02-24-2016 01:40 AM
I have a .csv file with 1001 rows of entries. I saved in .xlsx file to be imported into SAS with PROC IMPORT. Due to the original data structure, I only want to select a specific range of rows in Excel to create several subset data. However, when I run the following SAS code in SAS University Edition, SAS kept reading the whole records from Excel into SAS instead of the specified range of records. I also altered the RANGE statement, the result was the same.
May I ask how to resolve this problem to have SAS only read the range I specified? e.g. data with range = "A2:N39" from excel. Many thanks!
PROC IMPORT OUT = TEST
DATAFILE = "/folders/myfolders/Data/Source/health89.xlsx" DBMS = XLSX REPLACE;
SHEET = 'Data';
RANGE = "A2:N39"; (or RANGE = "Data$A2:N39"
GETNAMES = YES;
DBSASLABEL = NONE;
NOTE: The import data set has 1000 observations and 5 variables.
02-24-2016 01:45 AM
When you already have a .csv, then why do you involve the execrable Excel format at all?
Import the csv and make your selection in SAS, KEEPing the desired columns and selecting the desired observations with the FIRSTOBS and OBS dataset options.
02-24-2016 02:33 AM
Not quite sure I understand what you suggested. Could you help me out or share me any references?
The variable name is at row1 with 5 columns, range of data I want to read is from row2 - row39. Another variable name is at row40, range of data is from row41 - row60.
How could I read these two chunks of data from a .csv via PROC IMPORT accordingly? Many thanks!
02-24-2016 02:45 AM
Does that mean you have different structures in one csv file, in consecutive blocks?
If so, how precise is the information about the location of header lines and columns within a row?
Do you need to determine the location of header lines dynamically?
Could you attach a sample csv file?
02-24-2016 04:15 AM
I am afraid you don't know your own question. Let me explain:
CSV = Comma Separated Value file. It is a text file with data elements separated by a comma. It is NOT and Excel file. Excel can however read and parse this text file and render it in a worksheet using its own CSV parser.
XLSX, XLS are Office proprietary formats, these are native Excel files.
So which of the two do you have, is it an Excel file or a CSV?
If indeed it is a CSV, and then it must follow the general rules of a CSV = one header row separated by commas, then one row per data row, separated by commas - then your request to take row 2-39 and 41-60 doesn't make any sense, i.e. why skip row 40?
It sounds to me like you have some kind of Excel dump with subheadings and such like, but without seeing the file I can't tell.
02-25-2016 08:10 PM
Hi! Sorry to response in delay. I think I did not express my problem well...
I took a detail look into source data again. Here is what I got. It was originally provided in .csv file extension, but can be opened in Excel workbook. So, at first place, I used as it was and import in Excel version. After reading your replies, I opened the same file in Notepad, I could see it's comma-delimited csv file. However, it's not a typical csv file. It is because there are several lines with similar header variables inserted at different line position. This finding in data structure can answer your concern below.
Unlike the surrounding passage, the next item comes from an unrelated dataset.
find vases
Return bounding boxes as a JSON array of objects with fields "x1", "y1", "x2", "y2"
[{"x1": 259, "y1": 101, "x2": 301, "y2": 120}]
"If indeed it is a CSV, and then it must follow the general rules of a CSV = one header row separated by commas, then one row per data row, separated by commas - then your request to take row 2-39 and 41-60 doesn't make any sense, i.e. why skip row 40?"
At row 40, it's a line of header variable inserted. I think this dataset is a master datafile by stacking up different data update at different time schedule - simly like a running and growing records and coming into with different batchs in different time.
Since converting Excel workbook then importing can give me a simple way to read in the data with less complexity, so I resolve this in this way. But, the other problems come from it's unbalanced data, which has inconsistent numbers of records in each data update...Am thinking how to output records of each update into different datasets...
Thank you for your insight!
02-26-2016 01:42 AM
Having multiple header lines takes PROC IMPORT out of the solution.
You will have to do it on your own
1) scan through the csv and find the lines that contain headers. There should be some pattern to recognize
2) from that, store the locations of header lines and the content in macro variables; also keep the number of header lines
3) then, in a macro, create the datasteps for every section from the macro variables gained in step 2
OTOH, I would get back to the original source of the data and have them deliver the tables in separate files.
02-26-2016 04:29 AM
There appears to several things wrong here, hard to say without looking at the file. Firstly whoever sent you file has sent an incorrect file. As I pointed out CSV is pretty well defined, they haven't followed the rules, and so the file is invalid, and I would return it to them.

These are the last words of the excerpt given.